[Rochelle Chijioke, MD is a 3rd year emergency medicine resident at the University of North Carolina. Earlier this year she did a 3-week international elective rotation in Boquete, Panama to study basic Spanish and medical Spanish and volunteer in a clinic. Her previous post is here.]
Volunteering at the Clinica Especializada Bouquete in Panama was really interesting. I saw a wide variety of patients, everything from a routine Pap smear and a man whose ear was full of wax to a child with chest and back pain, a pretty severe paronychia of the big toe with accompanying cellulitis, and a woman with what was likely a partially torn biceps brachii muscle.
On some level, practicing medicine in Panama is just like practicing medicine in the United States. One thing that’s definitely different, however, is the sanitation. Some of the things I saw made me cringe a little (I used A LOT of hand sanitizer).
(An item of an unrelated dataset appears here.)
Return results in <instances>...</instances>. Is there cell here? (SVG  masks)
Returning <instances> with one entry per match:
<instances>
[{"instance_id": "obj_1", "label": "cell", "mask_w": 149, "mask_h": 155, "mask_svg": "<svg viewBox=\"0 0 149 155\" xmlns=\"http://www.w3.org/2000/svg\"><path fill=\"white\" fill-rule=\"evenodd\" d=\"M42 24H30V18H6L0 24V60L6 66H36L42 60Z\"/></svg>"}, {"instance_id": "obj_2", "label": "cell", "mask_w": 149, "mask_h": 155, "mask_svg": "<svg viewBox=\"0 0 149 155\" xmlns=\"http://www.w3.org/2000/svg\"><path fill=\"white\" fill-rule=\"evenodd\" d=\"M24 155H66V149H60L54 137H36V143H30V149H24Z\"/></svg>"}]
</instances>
I enjoyed talking with the patients and other clinicians and hearing their stories (my Spanish is definitely improving). The doctor I shadowed told me that he has 35 years of experience as a general medicine doctor and makes about $3,500 to $4,000 a month, which is pretty much a resident’s salary in the United States. He also told me that doctors who finished residency and are just starting out make about $850 to $1300 a month. To me this is unbelievable! A dollar does go a long way here, but still, this was an eye-opening experience for me.
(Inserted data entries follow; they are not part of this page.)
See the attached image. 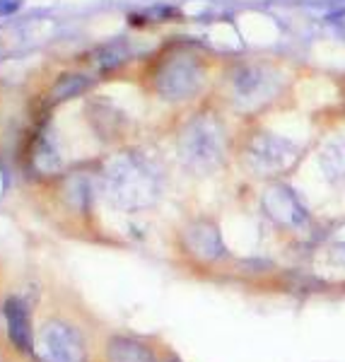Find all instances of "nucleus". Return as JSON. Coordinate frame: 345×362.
Returning a JSON list of instances; mask_svg holds the SVG:
<instances>
[{
  "instance_id": "f257e3e1",
  "label": "nucleus",
  "mask_w": 345,
  "mask_h": 362,
  "mask_svg": "<svg viewBox=\"0 0 345 362\" xmlns=\"http://www.w3.org/2000/svg\"><path fill=\"white\" fill-rule=\"evenodd\" d=\"M251 133L244 136L242 162L244 169L256 179H276L280 174L290 172L302 160V148L288 138L268 133L251 124Z\"/></svg>"
},
{
  "instance_id": "f03ea898",
  "label": "nucleus",
  "mask_w": 345,
  "mask_h": 362,
  "mask_svg": "<svg viewBox=\"0 0 345 362\" xmlns=\"http://www.w3.org/2000/svg\"><path fill=\"white\" fill-rule=\"evenodd\" d=\"M181 249L191 261L206 268H222L232 261V254L225 244L218 223L213 220H194L191 225L184 227L181 232Z\"/></svg>"
},
{
  "instance_id": "7ed1b4c3",
  "label": "nucleus",
  "mask_w": 345,
  "mask_h": 362,
  "mask_svg": "<svg viewBox=\"0 0 345 362\" xmlns=\"http://www.w3.org/2000/svg\"><path fill=\"white\" fill-rule=\"evenodd\" d=\"M42 358L46 362H83V343L63 324H49L42 334Z\"/></svg>"
},
{
  "instance_id": "20e7f679",
  "label": "nucleus",
  "mask_w": 345,
  "mask_h": 362,
  "mask_svg": "<svg viewBox=\"0 0 345 362\" xmlns=\"http://www.w3.org/2000/svg\"><path fill=\"white\" fill-rule=\"evenodd\" d=\"M5 319H8V334L22 353H32V321H29L27 305L17 297L5 302Z\"/></svg>"
},
{
  "instance_id": "39448f33",
  "label": "nucleus",
  "mask_w": 345,
  "mask_h": 362,
  "mask_svg": "<svg viewBox=\"0 0 345 362\" xmlns=\"http://www.w3.org/2000/svg\"><path fill=\"white\" fill-rule=\"evenodd\" d=\"M109 362H160L155 348L140 338L114 336L107 346Z\"/></svg>"
},
{
  "instance_id": "423d86ee",
  "label": "nucleus",
  "mask_w": 345,
  "mask_h": 362,
  "mask_svg": "<svg viewBox=\"0 0 345 362\" xmlns=\"http://www.w3.org/2000/svg\"><path fill=\"white\" fill-rule=\"evenodd\" d=\"M92 80L87 78V75H63L61 80L54 85V90H51V104H58V102H66L70 97H78L83 95L85 90H90Z\"/></svg>"
},
{
  "instance_id": "0eeeda50",
  "label": "nucleus",
  "mask_w": 345,
  "mask_h": 362,
  "mask_svg": "<svg viewBox=\"0 0 345 362\" xmlns=\"http://www.w3.org/2000/svg\"><path fill=\"white\" fill-rule=\"evenodd\" d=\"M126 58H128V51L124 49V46L111 44V46H107V49L99 51V66H102L104 70H111V68L121 66Z\"/></svg>"
},
{
  "instance_id": "6e6552de",
  "label": "nucleus",
  "mask_w": 345,
  "mask_h": 362,
  "mask_svg": "<svg viewBox=\"0 0 345 362\" xmlns=\"http://www.w3.org/2000/svg\"><path fill=\"white\" fill-rule=\"evenodd\" d=\"M22 0H0V17H8L20 10Z\"/></svg>"
},
{
  "instance_id": "1a4fd4ad",
  "label": "nucleus",
  "mask_w": 345,
  "mask_h": 362,
  "mask_svg": "<svg viewBox=\"0 0 345 362\" xmlns=\"http://www.w3.org/2000/svg\"><path fill=\"white\" fill-rule=\"evenodd\" d=\"M336 288H338V290H343V293H345V280H343V283H338Z\"/></svg>"
},
{
  "instance_id": "9d476101",
  "label": "nucleus",
  "mask_w": 345,
  "mask_h": 362,
  "mask_svg": "<svg viewBox=\"0 0 345 362\" xmlns=\"http://www.w3.org/2000/svg\"><path fill=\"white\" fill-rule=\"evenodd\" d=\"M172 362H179V360H172Z\"/></svg>"
}]
</instances>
I did have the chance to go back to the home of the elderly woman with pneumonia that I saw a few days earlier. She appeared to be doing better than when I first saw her. Even though I recommended that she go to the hospital, the family refused, so she was receiving IV fluids and IV antibiotics at home.
On my last day in the clinic with Dr. Chen, we had a gentleman come in with a history of severe depression who was having thoughts of suicide. Dr. Chen was busy seeing other patients, so he had me talk to the patient. It was clear that this man needed psychiatric help, but he couldn’t afford to go the psychiatric hospital in David. Dr. Chen gave the patient some sample antidepressant medication, made him promise not to commit suicide, and asked him to return the next day for a follow-up and more meds. This was a tough case and also a reminder that depression is not just a first-world problem.
At the end of my 3-week rotation I was amazed at how good my Spanish had gotten. I was able to travel, ask questions, and feel comfortable interacting with patients. It was a wonderful learning experience, and I’m really grateful for the opportunity.